### Exercise
In the letter below about religious symbols in a state hospital, what does the writer say the hospital has no objection to?

[Source document — start]

A number of letters have appeared in The Times lamenting the absence of religious symbols in the hospital. To the best of my knowledge, the hospital has no objection to patients bringing in their personal religious symbols to place at their bed side. On the other hand I see no reason why a state hospital, financed by taxpayers of all faiths, should cater only for one faith, even if it is in a majority.

Although people like Maureen German (May 9) would like the world to see that Jesus died for all mankind, it's not the hospital's task to show that. Consider that the crucifix is not exactly a pleasant image. To someone lying injured in bed, the sight of a man slowly dying of wounds inflicted in a cruel form of Roman execution is unlikely to have the positive, calming effect that one needs to help healing. Perhaps Catholics have become so accustomed to this image that it's not easy to see past their beliefs and just see what is being represented. Imagine going to a hospital and seeing big colour posters of wounds and injuries all over the place.

If, say, Malta's population is 90 per cent Catholic, would these letter writers agree that 10 per cent of all religious symbols should be divided between deities and symbols of these other faiths? Chances are that they would feel uncomfortable if their bed happened to be situated right beneath the Hindu Krishna, the Wiccan Goddess or an atheist symbol. Jesus said, "do unto others as you would have others do unto you". I also distinctly remember reading about the importance of letting your actions show your faith, rather than words, outward appearances and symbolism.

[Source document — finish]
[Dataset content — start]

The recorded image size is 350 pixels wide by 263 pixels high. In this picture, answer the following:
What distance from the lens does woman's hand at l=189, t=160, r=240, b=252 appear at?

[Dataset content — finish]

### Solution to this exercise
Patients bringing in their personal religious symbols to place at their bedside.